The invention has the beneficial effects that: the method is based on the graph neural network and the cluster analysis, can realize feature extraction and associated reasoning of attack information, realizes the representation of the attacker in complex condition by using the graph neural network and the cluster analysis method, meets the requirement on the accurate representation of the attacker, and has wide application prospect.
Drawings
The invention is described in detail below with reference to the drawings and the detailed description;
FIG. 1 is a flow chart of the present invention;
FIG. 2 is a flowchart of an algorithm of the present invention;
FIG. 3 is an exemplary diagram of an attack pattern of the public Standard network attack definition and description Specification Standard of the present invention;
fig. 4 is a schematic diagram of attack mode definition in the network attack definition and description specification standard of the present invention.
Detailed Description
The invention is further described in connection with the following detailed description, in order to make the technical means, the creation characteristics, the achievement of the purpose and the effect of the invention easy to understand.
Referring to fig. 1-4, the present embodiment adopts the following technical scheme: an attacker portrayal method based on a graph neural network comprises the following steps:
s1, acquiring attack information, wherein the attack information comprises the following specific steps: alarm logs generated by open-source network security laboratories and manufacturers are collected, in order to guarantee real environmental conditions, subsets of data sets such as KDD99, IDS2017, digg, reddit, UNSW-NB15 and the like are mixed for experiments, corresponding attack sources are marked manually, and corresponding operation sets are mapped.
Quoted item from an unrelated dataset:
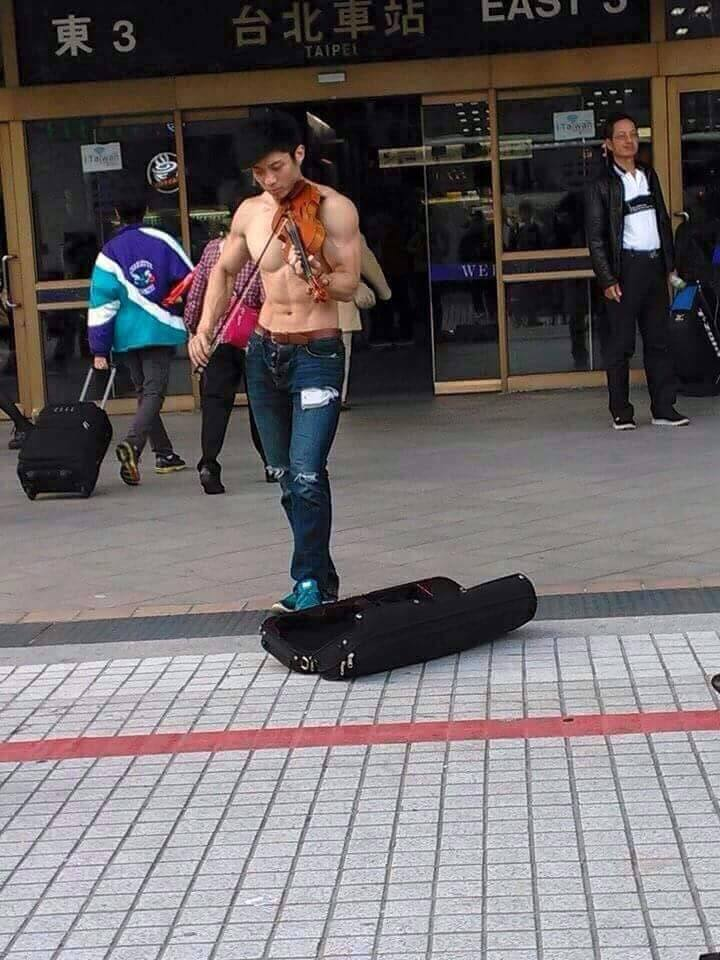 天氣這麼冷 光溜溜在台北車站、信義威秀等地出沒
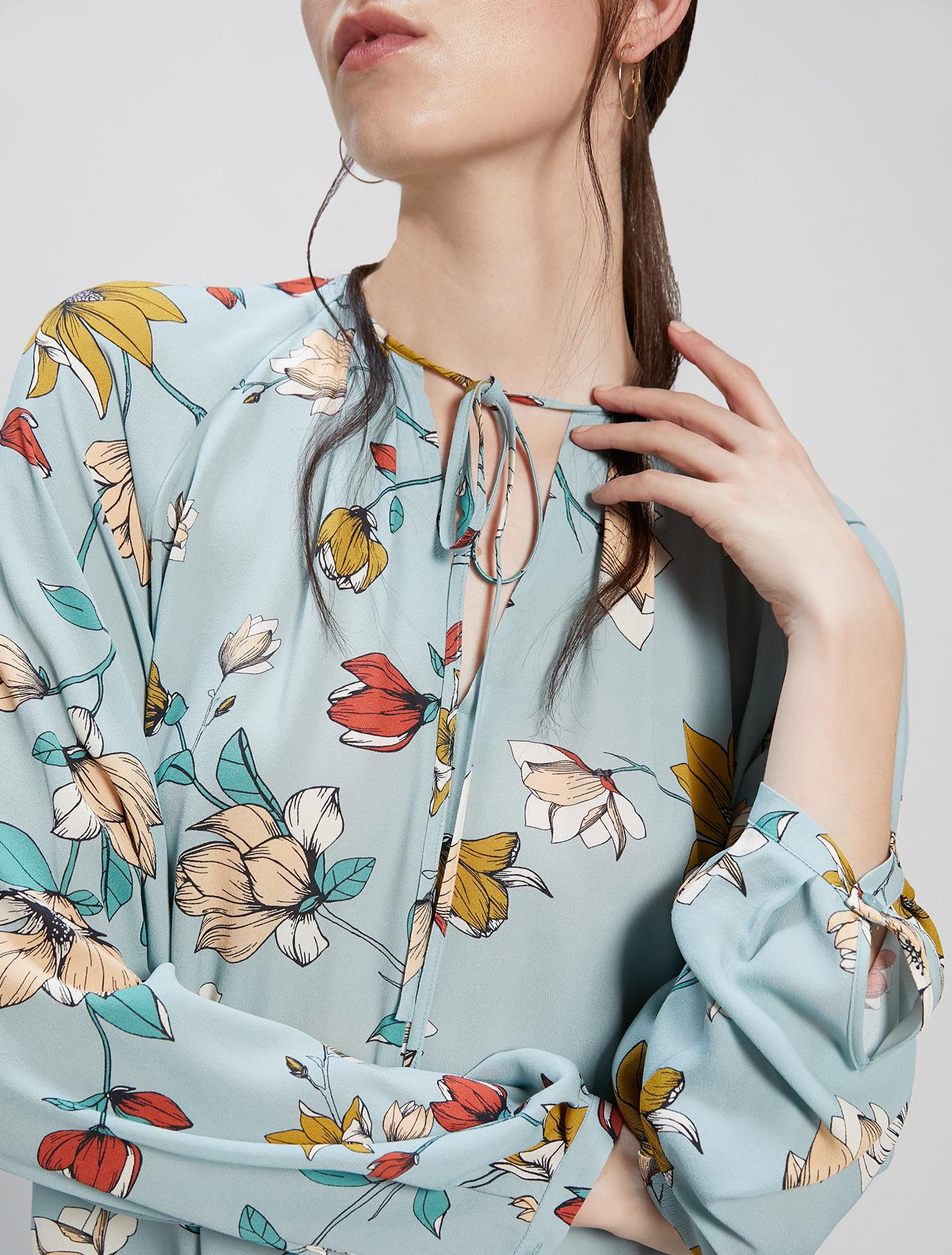 Floral crêpe de Chine blouse - pastel green pattern - pennyblack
S2, carrying out normative processing on the attack event to enable information from different manufacturers and equipment to have the same dimension and format, wherein the specific method is as follows:
s2.1: storing attack information from different manufacturers and equipment in the same format;
s2.2: defining the characteristic dimension, attack intention and attack severity of attack modes through a national standard 'network attack definition and description specification standard', and determining detailed information such as the upper and lower relationship of each attack mode, the outline of the attack mode and the like;
s2.3: performing normative definition on IP of an attacker, IP of a victim, characteristic information of the attacker and characteristic information of the victim according to third party information and a knowledge base;
s2.4: adjusting the dimension of each attack information to enable the attack information from different resources to have the same dimension, wherein the steps further comprise: the sample data sets are all provided to an extreme random Tree (Extra Tree) based classification model to determine the importance of each feature attribute.
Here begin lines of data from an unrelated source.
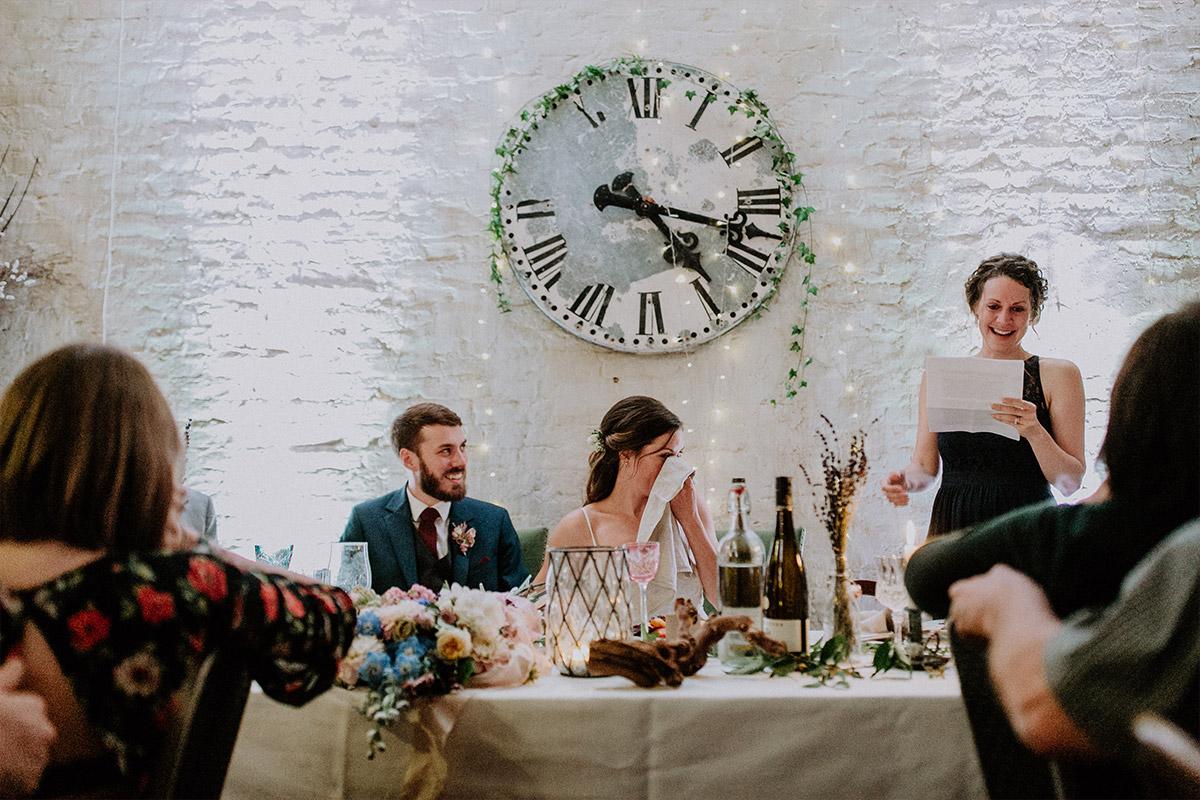 Hochzeitsfoto von gerührtem Brautpaar bei Rede Trauzeugin - Alte Schmiede Old Smithy's Dizzle Hochzeitsfotograf © www.hochzeitslicht.de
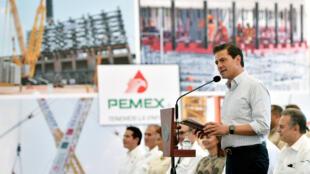 Le président mexicain Enrique Peña Nieto a annoncé vendredi la découverte d'un «important» gisement de pétrole et de gaz dans l'Etat de Veracruz, à l'est du pays, à Mexico, le 3 novembre 2017.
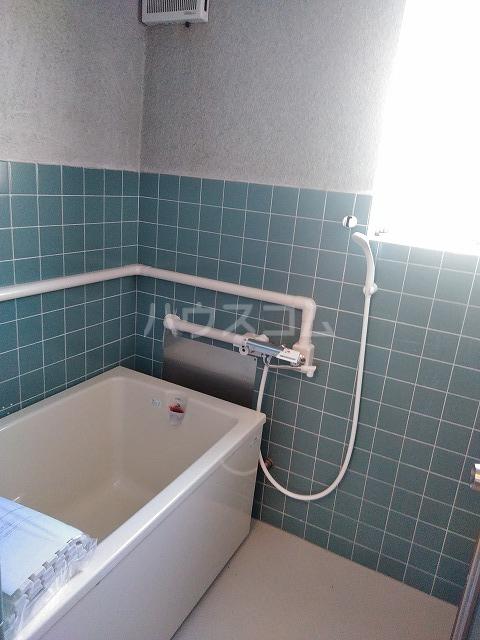 ラ・トゥール屋島百石 305号室の風呂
S3, initially constructing an attack event feature graph, determining nodes and feature sets X of the nodes, generating edges according to the connection condition of the nodes, and storing edge information in the form of an adjacent matrix A; taking each attack event in the data set as one node of the attack network, and if the attack event occurs, establishing an edge between the nodes corresponding to the two users; the initial characteristics of the nodes and the edges are obtained, and an attack network G= (V, E, X, A) is constructed, wherein the specific method is as follows:
s3.1: constructing a node connection unit according to the preprocessed information, and adding edge connection to the nodes in the node set;
s3.2: and constructing an initial feature matrix X according to the features of each node, and constructing an adjacent matrix A according to the relation between each node to obtain an attack network G= (V, E, X, A).
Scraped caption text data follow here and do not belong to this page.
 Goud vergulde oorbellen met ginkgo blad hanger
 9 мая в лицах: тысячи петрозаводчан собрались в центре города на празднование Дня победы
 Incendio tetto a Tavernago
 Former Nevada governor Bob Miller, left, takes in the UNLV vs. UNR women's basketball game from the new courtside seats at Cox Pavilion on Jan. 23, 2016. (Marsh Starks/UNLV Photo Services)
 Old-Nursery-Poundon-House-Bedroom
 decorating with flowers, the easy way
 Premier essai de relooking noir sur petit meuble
S4, the graph neural network represents learning, and the optimal high-level characteristics and the graph-level characteristics of the nodes are obtained through the network representation learning. For the input feature graph g= (V, E, X, a), first, the Node2vec algorithm learns to obtain the optimal advanced feature of the Node, which specifically includes:
s4.1: the Node2vec network embedding method based advanced features such as structure of learning network and adjacent information of nodes, comprising:
s4.1.1: controlling a random walk strategy through the super parameter p and q, and sampling to acquire information of an attack network;
s4.1.2: the network characteristics of each node are learned through a Skip-Gram model by the network graph generated in the step S3.
S4.2: learning a graph neural network mapping function using the graph neural network based on the learned advanced features such that node v i Can aggregate own characteristics x i And feature x of neighbor node i To generate node v i Is capturing the dependency of the data inside the graph. The method comprises the following steps:
s4.2.1: according to the advanced characteristic information of the network node and the adjacent information learned in the step S4.1, firstly, a graph convolution neural network self-Encoder is constructed, and an Encoder is utilized to project an input advanced characteristic information vector f to a coding space z, namely z=encoder (f); the self-Encoder Encoder of the graph roll-up neural network is realized by the graph roll-up neural network, and the calculation method is as follows:
s4.2.2: according to the encoder with the attention mechanism, the nodes are weighted and averaged, and the calculation formula is as follows:
in the formula (1), W ij Is the attention weight between node i and node j, u i For all the set of neighbor nodes of i,information of i nodes in k layers and k+1 layers respectively, wherein sigma is a sigmoid function;
s4.2.3: calculating an inner product between z nodes of the coding space; the loss function of the self-encoder is represented as:
loss=-log(σ(z i ))-R·E v~P(v) log(σ(z i )) (2)
in the formula (2), v to P (v) represent negative sample numbers;
s4.2.4: minimizing the loss function, reasoning and capturing the dependencies of the data in the graph.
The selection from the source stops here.